##### SOURCE DATA

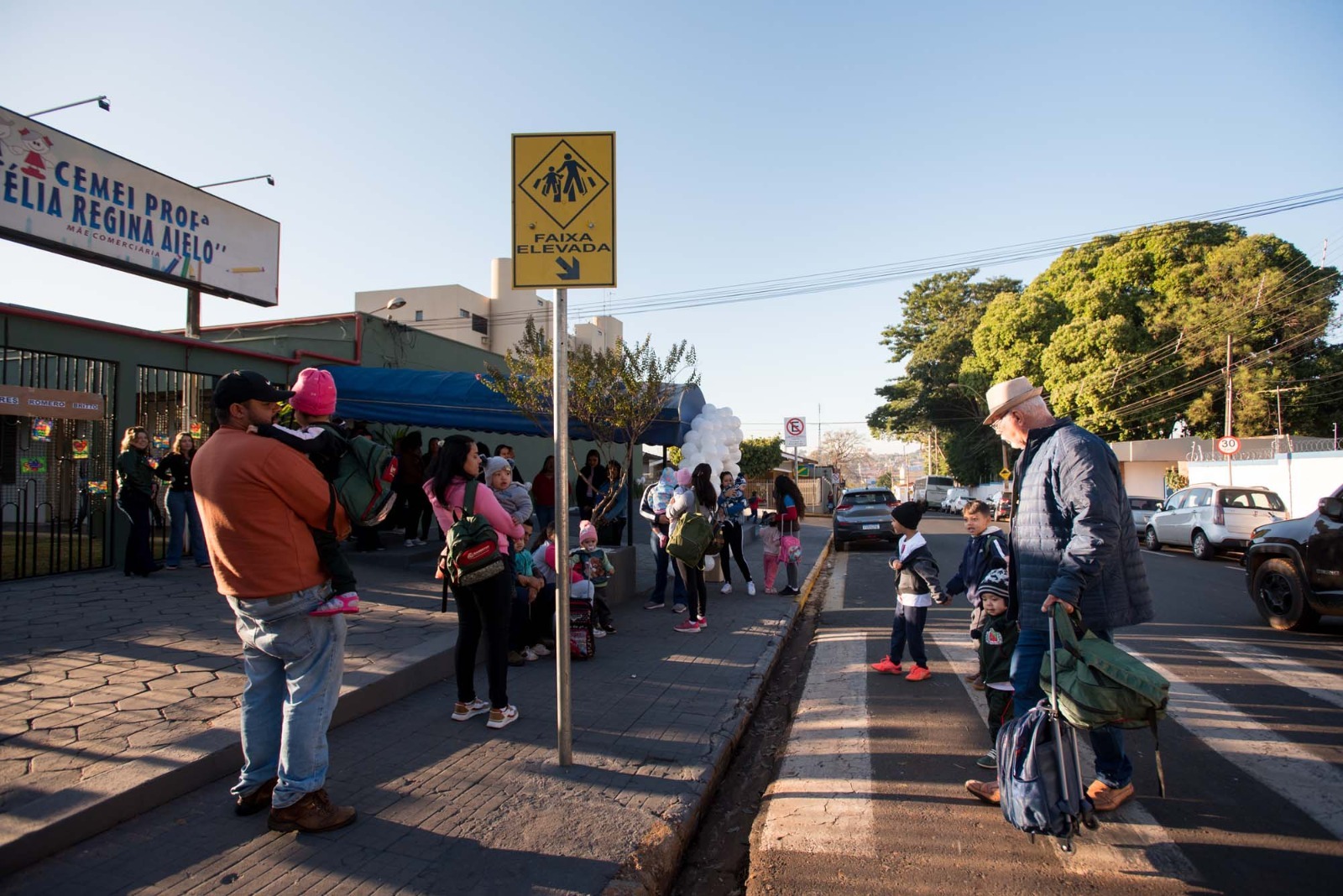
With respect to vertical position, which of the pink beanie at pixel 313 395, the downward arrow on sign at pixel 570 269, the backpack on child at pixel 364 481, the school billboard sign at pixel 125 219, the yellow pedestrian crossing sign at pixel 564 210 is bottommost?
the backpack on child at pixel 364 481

##########
##### SOURCE DATA

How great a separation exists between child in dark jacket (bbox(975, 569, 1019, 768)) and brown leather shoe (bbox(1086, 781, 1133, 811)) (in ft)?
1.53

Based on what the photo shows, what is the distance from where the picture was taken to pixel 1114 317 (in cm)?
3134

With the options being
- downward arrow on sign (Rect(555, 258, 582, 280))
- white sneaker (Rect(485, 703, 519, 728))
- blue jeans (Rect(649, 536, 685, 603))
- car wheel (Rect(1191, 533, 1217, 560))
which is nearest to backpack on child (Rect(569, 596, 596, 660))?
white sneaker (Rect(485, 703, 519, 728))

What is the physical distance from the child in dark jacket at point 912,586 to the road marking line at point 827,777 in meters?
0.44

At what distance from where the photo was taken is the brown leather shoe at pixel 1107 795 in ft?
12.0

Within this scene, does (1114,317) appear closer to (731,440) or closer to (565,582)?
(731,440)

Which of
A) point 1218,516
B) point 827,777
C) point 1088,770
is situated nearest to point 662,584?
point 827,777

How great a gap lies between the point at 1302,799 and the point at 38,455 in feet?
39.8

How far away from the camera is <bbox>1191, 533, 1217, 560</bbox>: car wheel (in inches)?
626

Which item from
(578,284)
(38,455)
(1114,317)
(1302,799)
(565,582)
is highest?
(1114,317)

##########

* EXERCISE DETAILS: Which lines of the data above contain the word "arrow"? Locate each one and copy it out in full.

* FULL OUTPUT:
With respect to vertical position, which of the pink beanie at pixel 313 395, the downward arrow on sign at pixel 570 269, the backpack on child at pixel 364 481, the school billboard sign at pixel 125 219, the yellow pedestrian crossing sign at pixel 564 210 is bottommost?
- downward arrow on sign (Rect(555, 258, 582, 280))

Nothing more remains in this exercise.